- 7 years ago
- Wedding: May 2011
I know this is hard, but try not to stress about the meaning. Maybe he just means that he won’t have a suit to wear, so a boutonniere would look weird without it? I know that it’s hard not to read extra into it because of the history there, but I would honestly just ignore it, not order him a boutonniere, and look forward to brother attending the wedding. Good luck with everything!
Don’t read too much into the text. If you want to know what he’s really thinking, call him.
I am sorry you are having to go through this.
I would just try to take it at face value. I don’t think that he meant anything by it; he is just a blunt person. I don’t know him, so I can’t say for sure, but that is how I read it.
I am happy for you that your brother will be able to attend too.
Also, if I were you, I would order him a boutonniere anyway; just in case he changes his mind. As far as him wearing jeans, it won’t matter on your day, you will be to busy with other things to really notice, and he won’t be in all of the pictures, so it shouldn’t bother you to much after the fact. We had our wedding at a very formal location and my hubby’s boss showed up in jeans. I didn’t even notice, until we got the pictures back. I still can’t believe he wore jeans because his wife, from what I understand had been to weddings at our venue before, but there was really nothing we can do or could have done. By The Way, she wore slacks and a blouse… I just don’t get some people, but anyway, this is your post. Try not to worry about it. Your day will be beautiful whether he wears jeans or not.
Just consider the source and the probability that he is just a very blunt and to the point person. I see him getting in touch with you as his way of an apology and wanting to make things right between the two of you.
I don’t think his answer has a special meaning. The only thing he says is that he is not wearing a suit. Maybe he doesn’t have one, or doesn’t like wearing one or any other reason.
I would call him or maybe send him a message asking if he’s absolutely sure about not wearing a suit, or if he thinks you should order a boutonniere just in case he might change his mind
Thanks ladies. It just really hurt my feelings. I kind of felt like his response was like: No thanks, I don’t care THAT much!
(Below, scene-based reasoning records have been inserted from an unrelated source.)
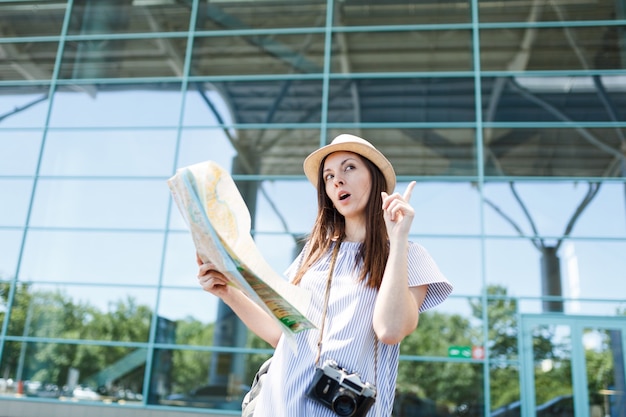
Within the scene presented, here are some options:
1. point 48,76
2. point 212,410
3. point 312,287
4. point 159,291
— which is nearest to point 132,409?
point 212,410

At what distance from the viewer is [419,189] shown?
33.9 feet

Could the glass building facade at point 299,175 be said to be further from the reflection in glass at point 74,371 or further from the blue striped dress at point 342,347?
the blue striped dress at point 342,347

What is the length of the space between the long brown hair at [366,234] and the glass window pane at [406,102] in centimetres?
864

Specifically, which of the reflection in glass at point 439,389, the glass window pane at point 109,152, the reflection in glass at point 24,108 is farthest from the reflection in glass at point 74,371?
the reflection in glass at point 439,389

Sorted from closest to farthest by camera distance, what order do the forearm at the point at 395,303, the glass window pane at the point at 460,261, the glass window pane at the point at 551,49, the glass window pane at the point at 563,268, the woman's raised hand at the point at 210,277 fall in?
the forearm at the point at 395,303 → the woman's raised hand at the point at 210,277 → the glass window pane at the point at 563,268 → the glass window pane at the point at 460,261 → the glass window pane at the point at 551,49

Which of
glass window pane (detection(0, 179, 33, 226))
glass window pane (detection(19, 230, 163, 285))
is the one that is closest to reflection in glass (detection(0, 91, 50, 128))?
glass window pane (detection(0, 179, 33, 226))

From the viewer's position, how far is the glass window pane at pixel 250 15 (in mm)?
11328

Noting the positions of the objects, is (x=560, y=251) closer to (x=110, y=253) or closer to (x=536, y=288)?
(x=536, y=288)

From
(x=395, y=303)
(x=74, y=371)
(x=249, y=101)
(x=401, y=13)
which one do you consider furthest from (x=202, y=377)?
(x=395, y=303)

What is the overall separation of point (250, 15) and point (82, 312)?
624cm

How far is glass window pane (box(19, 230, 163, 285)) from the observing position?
33.8ft

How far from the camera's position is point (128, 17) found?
39.0 feet

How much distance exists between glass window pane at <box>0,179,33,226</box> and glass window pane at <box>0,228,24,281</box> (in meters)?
0.18

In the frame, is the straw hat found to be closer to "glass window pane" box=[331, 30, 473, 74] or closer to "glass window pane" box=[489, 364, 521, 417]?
"glass window pane" box=[489, 364, 521, 417]
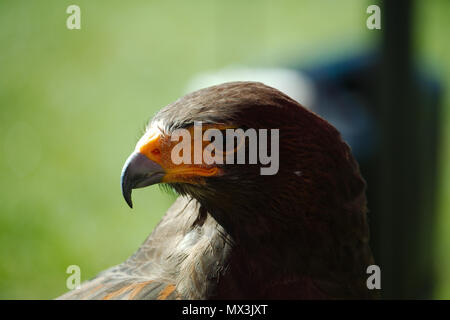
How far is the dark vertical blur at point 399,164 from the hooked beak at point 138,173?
2.04 meters

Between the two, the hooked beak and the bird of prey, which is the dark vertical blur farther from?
the hooked beak

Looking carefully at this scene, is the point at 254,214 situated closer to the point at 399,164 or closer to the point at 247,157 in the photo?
the point at 247,157

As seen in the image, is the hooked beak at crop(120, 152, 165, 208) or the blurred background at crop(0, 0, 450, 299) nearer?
the hooked beak at crop(120, 152, 165, 208)

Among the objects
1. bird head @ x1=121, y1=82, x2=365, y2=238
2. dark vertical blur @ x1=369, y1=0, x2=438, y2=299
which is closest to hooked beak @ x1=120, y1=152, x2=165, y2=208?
bird head @ x1=121, y1=82, x2=365, y2=238

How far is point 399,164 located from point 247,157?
1.89 meters

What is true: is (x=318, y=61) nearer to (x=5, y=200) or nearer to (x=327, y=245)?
(x=5, y=200)

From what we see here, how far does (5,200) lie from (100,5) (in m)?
3.96

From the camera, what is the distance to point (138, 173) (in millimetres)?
1940

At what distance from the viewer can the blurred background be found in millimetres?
3738

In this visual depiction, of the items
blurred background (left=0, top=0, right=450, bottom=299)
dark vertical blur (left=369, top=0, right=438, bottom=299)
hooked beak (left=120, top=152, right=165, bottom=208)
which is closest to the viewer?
hooked beak (left=120, top=152, right=165, bottom=208)

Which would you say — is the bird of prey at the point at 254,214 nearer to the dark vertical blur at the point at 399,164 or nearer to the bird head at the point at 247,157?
the bird head at the point at 247,157

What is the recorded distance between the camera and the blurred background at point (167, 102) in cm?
374

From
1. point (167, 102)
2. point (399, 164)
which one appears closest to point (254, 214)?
point (399, 164)

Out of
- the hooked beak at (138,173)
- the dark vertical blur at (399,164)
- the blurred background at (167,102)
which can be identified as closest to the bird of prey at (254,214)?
the hooked beak at (138,173)
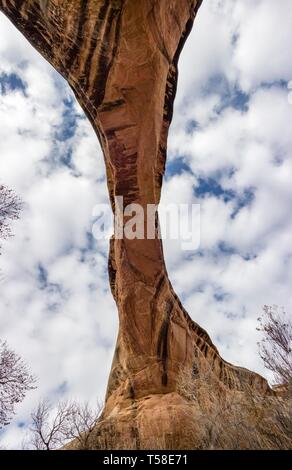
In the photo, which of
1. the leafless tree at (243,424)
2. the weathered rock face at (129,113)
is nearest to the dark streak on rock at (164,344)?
the weathered rock face at (129,113)

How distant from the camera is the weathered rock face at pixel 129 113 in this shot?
27.6 feet

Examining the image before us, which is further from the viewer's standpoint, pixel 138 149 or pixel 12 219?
pixel 12 219

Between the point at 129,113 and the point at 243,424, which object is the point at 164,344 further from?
the point at 129,113

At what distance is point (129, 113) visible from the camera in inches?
351

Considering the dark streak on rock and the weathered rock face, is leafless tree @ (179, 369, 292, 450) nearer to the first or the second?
the dark streak on rock

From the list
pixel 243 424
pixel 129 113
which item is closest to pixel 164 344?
pixel 243 424

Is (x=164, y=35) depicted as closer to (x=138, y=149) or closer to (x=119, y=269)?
(x=138, y=149)

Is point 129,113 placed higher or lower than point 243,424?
higher

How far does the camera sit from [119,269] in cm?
905

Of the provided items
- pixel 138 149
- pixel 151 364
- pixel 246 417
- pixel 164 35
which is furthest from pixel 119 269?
pixel 164 35

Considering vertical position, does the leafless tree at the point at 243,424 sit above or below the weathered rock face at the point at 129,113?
below

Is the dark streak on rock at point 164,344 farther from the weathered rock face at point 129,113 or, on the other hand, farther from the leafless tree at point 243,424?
the leafless tree at point 243,424

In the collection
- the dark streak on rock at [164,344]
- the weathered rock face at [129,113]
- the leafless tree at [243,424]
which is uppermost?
the weathered rock face at [129,113]
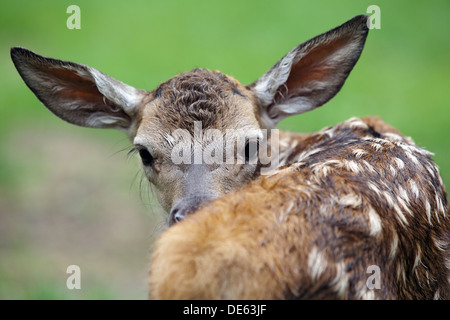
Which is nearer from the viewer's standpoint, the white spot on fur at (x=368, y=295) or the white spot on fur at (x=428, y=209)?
the white spot on fur at (x=368, y=295)

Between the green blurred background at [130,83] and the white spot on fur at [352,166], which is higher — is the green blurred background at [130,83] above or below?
above

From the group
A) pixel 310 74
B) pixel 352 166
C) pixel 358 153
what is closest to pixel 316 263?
pixel 352 166

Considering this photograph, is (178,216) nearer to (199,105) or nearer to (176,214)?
(176,214)

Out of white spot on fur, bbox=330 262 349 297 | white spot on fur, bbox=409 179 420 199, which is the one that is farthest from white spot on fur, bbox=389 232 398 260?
white spot on fur, bbox=409 179 420 199

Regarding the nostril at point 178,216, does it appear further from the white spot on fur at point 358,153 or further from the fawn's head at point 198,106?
the white spot on fur at point 358,153

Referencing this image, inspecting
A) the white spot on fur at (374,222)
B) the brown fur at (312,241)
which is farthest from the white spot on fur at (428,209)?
the white spot on fur at (374,222)
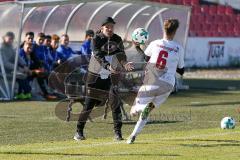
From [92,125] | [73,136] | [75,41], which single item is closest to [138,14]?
[75,41]

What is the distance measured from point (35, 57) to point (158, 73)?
33.9ft

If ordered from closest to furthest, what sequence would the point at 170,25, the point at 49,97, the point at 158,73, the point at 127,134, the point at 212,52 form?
the point at 170,25 → the point at 158,73 → the point at 127,134 → the point at 49,97 → the point at 212,52

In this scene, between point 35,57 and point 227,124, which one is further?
point 35,57

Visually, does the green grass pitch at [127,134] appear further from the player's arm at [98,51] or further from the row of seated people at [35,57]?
the row of seated people at [35,57]

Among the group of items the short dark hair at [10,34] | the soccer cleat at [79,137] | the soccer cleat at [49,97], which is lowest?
the soccer cleat at [49,97]

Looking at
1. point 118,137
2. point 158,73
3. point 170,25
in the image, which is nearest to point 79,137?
point 118,137

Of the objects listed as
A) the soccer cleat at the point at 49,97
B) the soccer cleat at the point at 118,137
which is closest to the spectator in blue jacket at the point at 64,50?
the soccer cleat at the point at 49,97

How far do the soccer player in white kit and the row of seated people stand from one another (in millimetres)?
8998

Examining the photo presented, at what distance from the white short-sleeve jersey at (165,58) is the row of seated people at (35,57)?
29.8 feet

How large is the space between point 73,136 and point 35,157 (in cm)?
292

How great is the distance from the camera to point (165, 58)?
12961mm

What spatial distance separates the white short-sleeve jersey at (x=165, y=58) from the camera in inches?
511

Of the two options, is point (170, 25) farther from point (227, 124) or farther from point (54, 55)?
point (54, 55)

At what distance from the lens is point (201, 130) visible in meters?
15.1
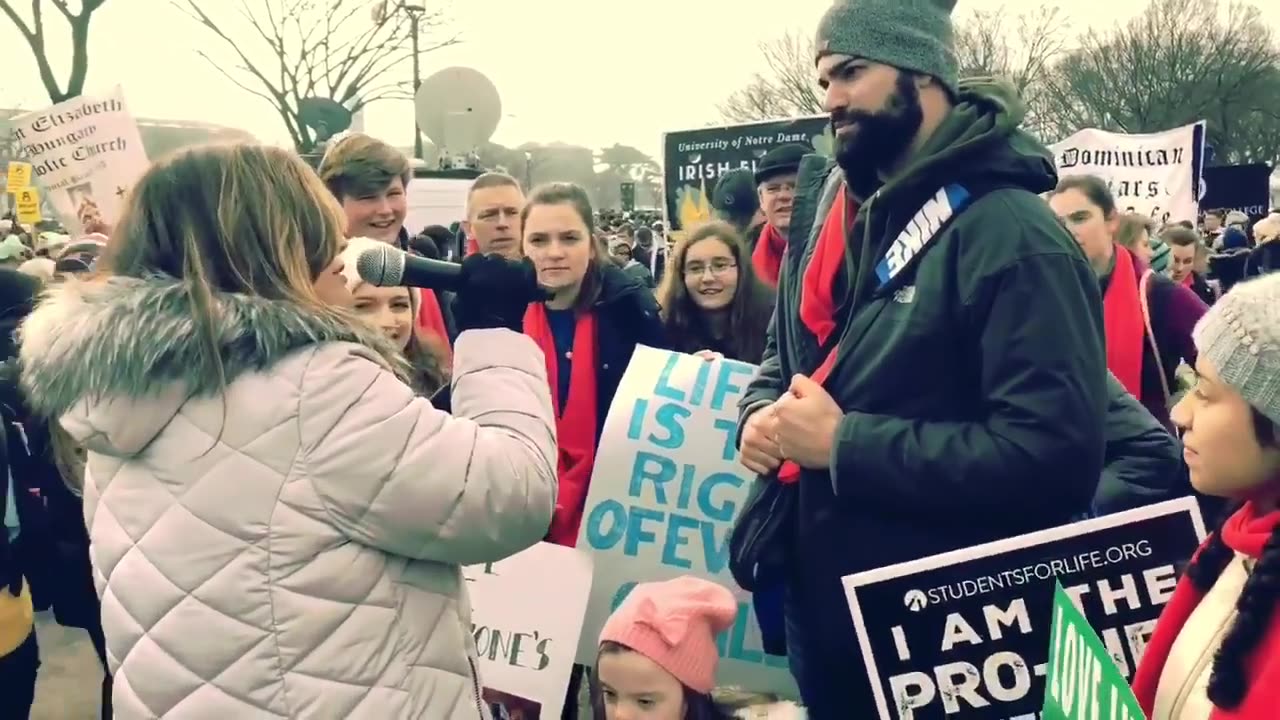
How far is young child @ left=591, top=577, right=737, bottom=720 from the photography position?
2689 mm

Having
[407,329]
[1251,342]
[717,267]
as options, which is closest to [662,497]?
[407,329]

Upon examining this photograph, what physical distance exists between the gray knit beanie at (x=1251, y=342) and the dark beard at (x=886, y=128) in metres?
0.70

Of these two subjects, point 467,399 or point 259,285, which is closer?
point 259,285

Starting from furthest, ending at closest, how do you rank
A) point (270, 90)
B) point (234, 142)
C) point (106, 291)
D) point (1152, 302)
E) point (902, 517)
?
point (270, 90), point (1152, 302), point (902, 517), point (234, 142), point (106, 291)

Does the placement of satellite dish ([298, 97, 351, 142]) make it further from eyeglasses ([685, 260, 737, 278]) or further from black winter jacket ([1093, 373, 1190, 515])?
black winter jacket ([1093, 373, 1190, 515])

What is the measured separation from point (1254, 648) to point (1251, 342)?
380 mm

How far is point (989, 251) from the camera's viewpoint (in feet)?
6.33

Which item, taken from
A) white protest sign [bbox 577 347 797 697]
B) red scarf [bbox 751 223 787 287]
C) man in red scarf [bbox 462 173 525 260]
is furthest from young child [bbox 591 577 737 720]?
red scarf [bbox 751 223 787 287]

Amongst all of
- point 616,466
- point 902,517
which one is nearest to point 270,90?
point 616,466

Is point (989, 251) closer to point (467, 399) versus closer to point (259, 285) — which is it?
point (467, 399)

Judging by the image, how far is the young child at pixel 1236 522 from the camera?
1.41 metres

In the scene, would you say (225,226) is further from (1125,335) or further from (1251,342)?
(1125,335)

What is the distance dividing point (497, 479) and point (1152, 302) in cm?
310

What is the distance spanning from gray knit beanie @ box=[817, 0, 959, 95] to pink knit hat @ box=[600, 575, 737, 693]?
134 cm
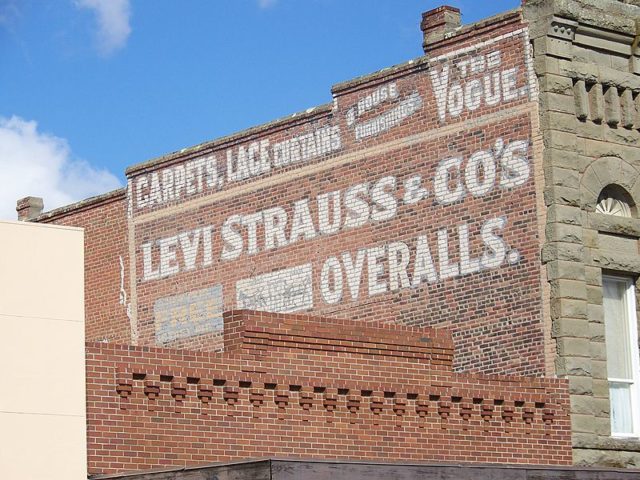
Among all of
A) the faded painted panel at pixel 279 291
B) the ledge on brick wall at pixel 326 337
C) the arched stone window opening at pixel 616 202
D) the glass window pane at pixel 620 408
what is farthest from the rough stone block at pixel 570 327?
the faded painted panel at pixel 279 291

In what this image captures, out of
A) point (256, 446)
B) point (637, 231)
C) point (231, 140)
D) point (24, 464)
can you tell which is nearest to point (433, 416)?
point (256, 446)

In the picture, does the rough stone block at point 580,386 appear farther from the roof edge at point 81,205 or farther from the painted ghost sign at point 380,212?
the roof edge at point 81,205

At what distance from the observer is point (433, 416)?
75.1 feet

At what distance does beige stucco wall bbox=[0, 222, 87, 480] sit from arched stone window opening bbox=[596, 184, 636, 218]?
1022 cm

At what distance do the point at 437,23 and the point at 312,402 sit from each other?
899 cm

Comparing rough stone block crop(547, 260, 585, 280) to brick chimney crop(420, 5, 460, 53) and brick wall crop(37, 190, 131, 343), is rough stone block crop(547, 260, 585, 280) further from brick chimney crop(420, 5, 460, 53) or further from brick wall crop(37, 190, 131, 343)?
brick wall crop(37, 190, 131, 343)

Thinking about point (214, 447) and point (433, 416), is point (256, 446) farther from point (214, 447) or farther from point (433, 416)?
point (433, 416)

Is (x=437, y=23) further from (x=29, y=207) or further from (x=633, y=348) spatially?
(x=29, y=207)

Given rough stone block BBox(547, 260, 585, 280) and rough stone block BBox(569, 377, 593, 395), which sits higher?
rough stone block BBox(547, 260, 585, 280)

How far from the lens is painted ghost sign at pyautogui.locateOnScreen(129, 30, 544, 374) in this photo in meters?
25.4

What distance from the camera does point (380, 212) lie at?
27.6m

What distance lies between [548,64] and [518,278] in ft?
12.1

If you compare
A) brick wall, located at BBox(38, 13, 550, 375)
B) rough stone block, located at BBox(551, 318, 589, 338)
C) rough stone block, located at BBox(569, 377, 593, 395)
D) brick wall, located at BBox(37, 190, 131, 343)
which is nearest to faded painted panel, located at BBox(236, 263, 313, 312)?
brick wall, located at BBox(38, 13, 550, 375)

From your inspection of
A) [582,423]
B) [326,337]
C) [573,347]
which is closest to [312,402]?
[326,337]
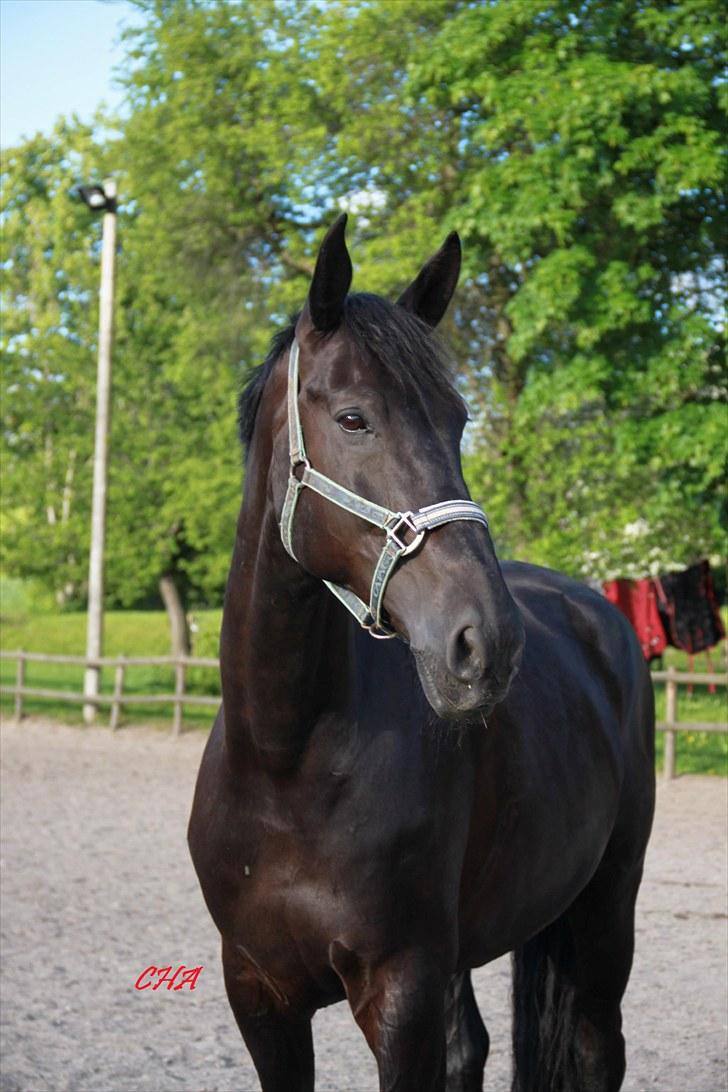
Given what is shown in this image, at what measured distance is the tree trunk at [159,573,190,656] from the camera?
2094 cm

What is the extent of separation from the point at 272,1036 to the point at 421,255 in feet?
41.1

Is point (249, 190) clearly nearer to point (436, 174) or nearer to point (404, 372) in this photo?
point (436, 174)

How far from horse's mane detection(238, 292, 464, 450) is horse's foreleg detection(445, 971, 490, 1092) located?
1.93 meters

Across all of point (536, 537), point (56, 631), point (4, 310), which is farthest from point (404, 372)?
point (56, 631)

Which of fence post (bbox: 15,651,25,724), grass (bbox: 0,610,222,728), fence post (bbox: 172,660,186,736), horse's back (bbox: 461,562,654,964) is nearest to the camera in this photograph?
horse's back (bbox: 461,562,654,964)

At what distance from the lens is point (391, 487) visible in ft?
6.86

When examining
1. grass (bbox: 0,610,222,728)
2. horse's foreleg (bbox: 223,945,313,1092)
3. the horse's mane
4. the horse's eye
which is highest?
the horse's mane

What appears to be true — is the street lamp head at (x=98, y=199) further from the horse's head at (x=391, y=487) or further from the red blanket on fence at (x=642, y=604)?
the horse's head at (x=391, y=487)

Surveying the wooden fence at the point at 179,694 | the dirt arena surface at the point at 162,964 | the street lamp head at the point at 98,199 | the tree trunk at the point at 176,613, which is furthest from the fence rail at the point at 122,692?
the street lamp head at the point at 98,199

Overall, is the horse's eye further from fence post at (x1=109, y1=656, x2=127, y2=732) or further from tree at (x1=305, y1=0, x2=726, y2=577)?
fence post at (x1=109, y1=656, x2=127, y2=732)

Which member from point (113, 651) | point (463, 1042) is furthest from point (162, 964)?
point (113, 651)

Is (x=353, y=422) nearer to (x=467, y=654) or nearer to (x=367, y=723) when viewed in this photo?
(x=467, y=654)

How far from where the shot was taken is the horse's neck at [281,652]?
7.74 feet

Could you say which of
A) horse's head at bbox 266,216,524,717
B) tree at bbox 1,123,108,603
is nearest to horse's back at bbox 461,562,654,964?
horse's head at bbox 266,216,524,717
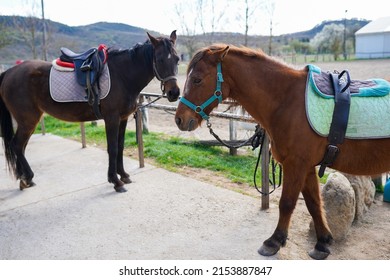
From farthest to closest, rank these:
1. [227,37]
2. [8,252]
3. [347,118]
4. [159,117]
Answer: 1. [227,37]
2. [159,117]
3. [8,252]
4. [347,118]

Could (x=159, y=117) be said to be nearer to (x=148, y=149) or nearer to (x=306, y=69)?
(x=148, y=149)

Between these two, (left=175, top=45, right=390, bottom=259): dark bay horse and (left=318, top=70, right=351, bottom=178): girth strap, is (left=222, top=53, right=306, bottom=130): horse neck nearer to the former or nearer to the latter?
(left=175, top=45, right=390, bottom=259): dark bay horse

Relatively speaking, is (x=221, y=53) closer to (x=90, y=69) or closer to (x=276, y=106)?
(x=276, y=106)

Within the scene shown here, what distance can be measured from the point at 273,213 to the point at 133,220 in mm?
1520

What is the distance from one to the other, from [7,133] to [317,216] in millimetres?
4150

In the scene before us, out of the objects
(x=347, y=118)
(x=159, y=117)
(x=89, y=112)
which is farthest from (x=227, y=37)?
(x=347, y=118)

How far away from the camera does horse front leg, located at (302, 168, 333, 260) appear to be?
264 cm

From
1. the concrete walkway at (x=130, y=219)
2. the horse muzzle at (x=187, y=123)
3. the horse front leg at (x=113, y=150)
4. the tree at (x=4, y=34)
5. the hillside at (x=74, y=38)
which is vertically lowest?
the concrete walkway at (x=130, y=219)

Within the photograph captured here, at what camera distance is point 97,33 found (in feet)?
235

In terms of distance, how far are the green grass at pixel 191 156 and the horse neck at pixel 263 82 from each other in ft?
6.62

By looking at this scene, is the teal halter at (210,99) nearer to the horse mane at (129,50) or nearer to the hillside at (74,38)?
the horse mane at (129,50)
I am not even planning on wearing a nice suit to your wedding.
Ditto on not reading too much into it. Some men get really weird about suits and he’s probably feeling a ton of pressure as the day approaches. While yes, he’s FOB, to some people ‘dressing up’ is a totally different thing. And, I’d have one for him (like other’s suggested). They shouldn’t add to the cost more than $10 or so, and even if he doesn’t wear it, it might be a nice favor for him to take home.
I think it’s important not to have too many expectations that your dad will all of a sudden be this emotionally sensitive person (not that you are doing that – but I wouldn’t expect him to respond any differently to that text) – regardless, I think it does say something that he at least wants to try and knows that it’s an important day in your life (regardless of what he wears).
And – not that you asked – but I feel like if he wanted to give you money, he should do so as a wedding gift – and not like how a parent typically contributes to the wedding. Do you know what I mean?
I took it as he doesn’t have a suit to wear and might think it will look weird. But that’s of course without knowing it all.